- Цель задания -
Выпишите из текста о задержании насильника дословно фрагмент от слов «Один раз во» до слов «проходной нашей части.» включительно.

***** Предложенный текст

Один раз во время вечерней прогулки наш взвод нестройной толпой шел по территории части вдоль забора – придурковатого командира взвода с нами не было. Неожиданно за забором послышался отчаянный крик женщины – было похоже на то, что ее насилуют. Вдвоем с одним парнем из Москвы мы стремительно перепрыгнули через забор.

Действительно, какой-то крупный мужчина пытался там изнасиловать женщину средних лет. Вдвоем обрушившись на этого негодяя, мы попытались его скрутить. Мужчина оказал серьезное сопротивление. Но приобретенное в школе умение задерживать преступников помогло нам – насильника мы все-таки скрутили и повели к проходной нашей части.

Проходная располагалась довольно далеко. Когда мы уже подходили к ней, нас догнал муж пострадавшей. Он сердечно поблагодарил нас за спасение жены и дал нам в подарок бутылку водки.

Сдав преступника часовым на проходной, мы с товарищем зашли за угол казармы и распили подаренную бутылку. Меня удивил тот факт, что я легко за один присест выпил полбутылки водки из горлышка – ничего подобного ранее мне не приходилось делать. Вскоре, стоя на вечерней поверке, я начал сильно пьянеть. Но это уже было не страшно – еще мгновение, и я уже крепко спал на своей койке.

**********
***** Исходные данные

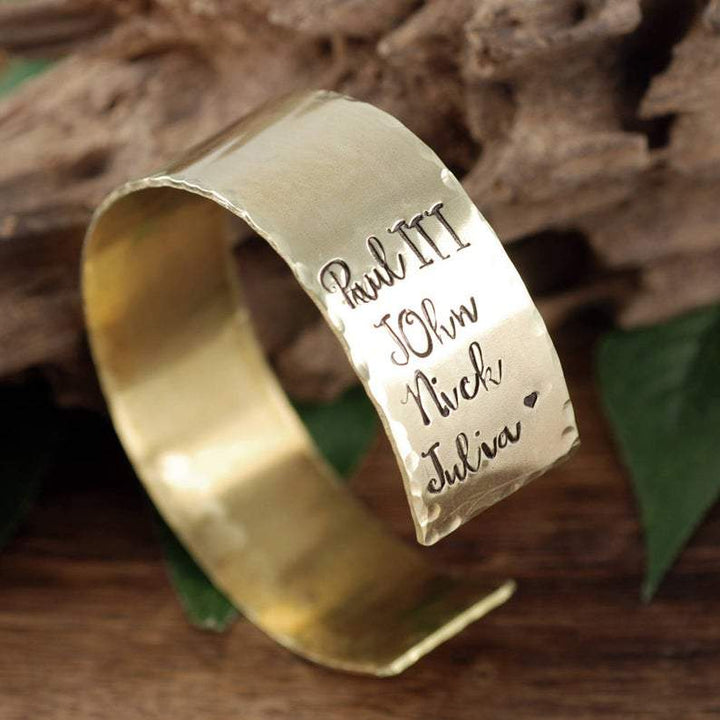 Mom Established Wide Cuff Bracelet.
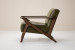 Melrose Leather Armchair - Olive Armchairs - 3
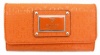 Guess Veracruz SLG Slim Clutch Wallet, Orange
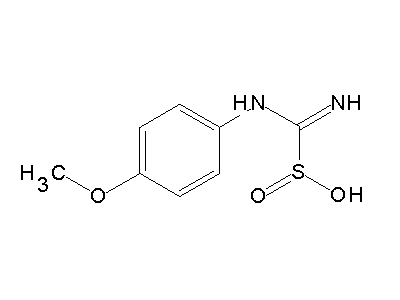 Imino(4-methoxyanilino)methanesulfinic acid structure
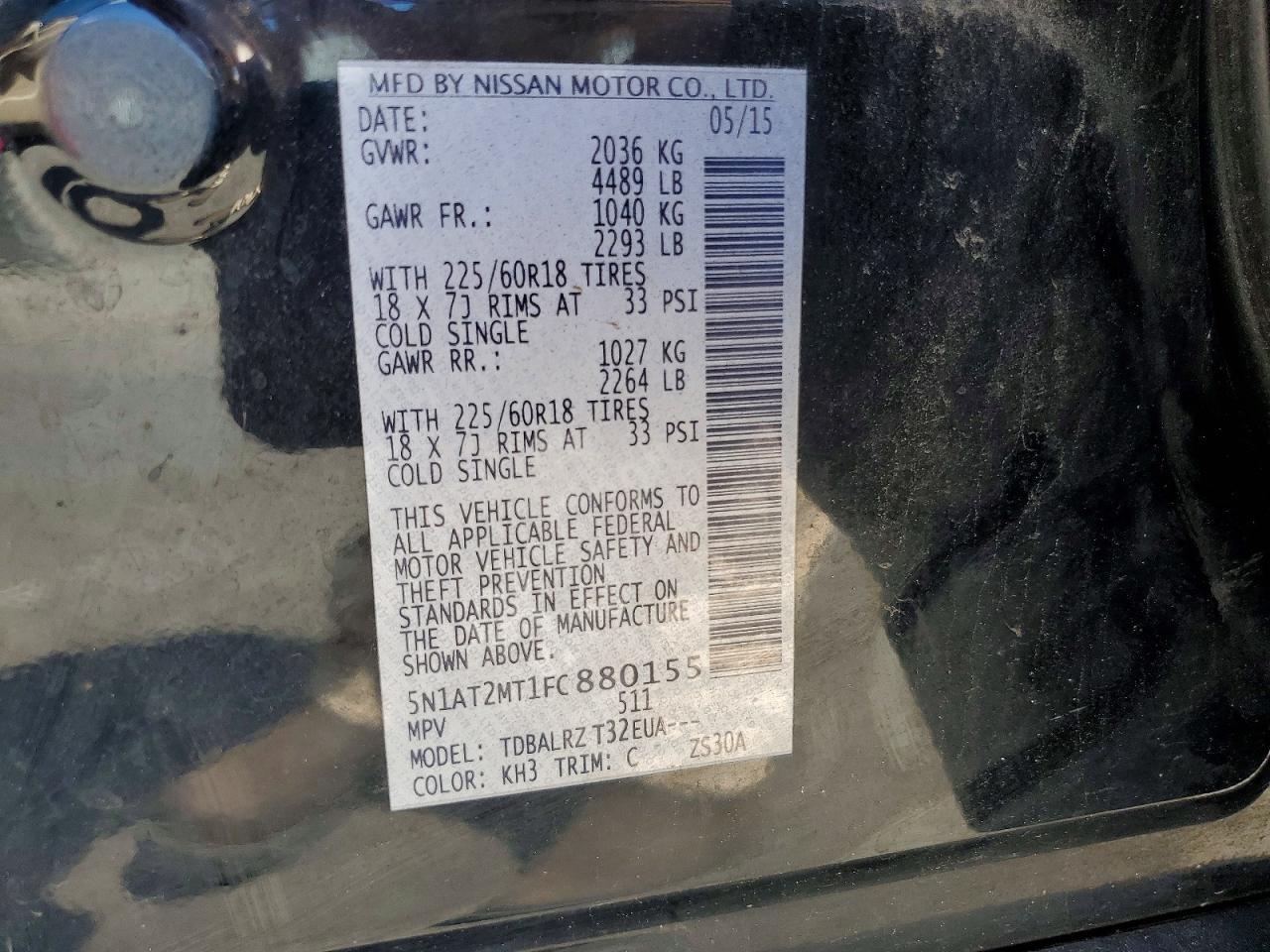 2015 Nissan Rogue Sl - zdjęcie 13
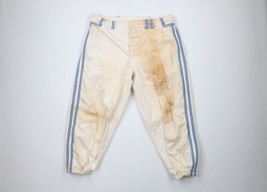 Vtg 50s Mens 36 Distressed Striped Button Fly Baseball Football Uniform Pants - £77.49 GBP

**********

- Письменный ответ -
Один раз во время вечерней прогулки наш взвод нестройной толпой шел по территории части вдоль забора – придурковатого командира взвода с нами не было. Неожиданно за забором послышался отчаянный крик женщины – было похоже на то, что ее насилуют. Вдвоем с одним парнем из Москвы мы стремительно перепрыгнули через забор.

Действительно, какой-то крупный мужчина пытался там изнасиловать женщину средних лет. Вдвоем обрушившись на этого негодяя, мы попытались его скрутить. Мужчина оказал серьезное сопротивление. Но приобретенное в школе умение задерживать преступников помогло нам – насильника мы все-таки скрутили и повели к проходной нашей части.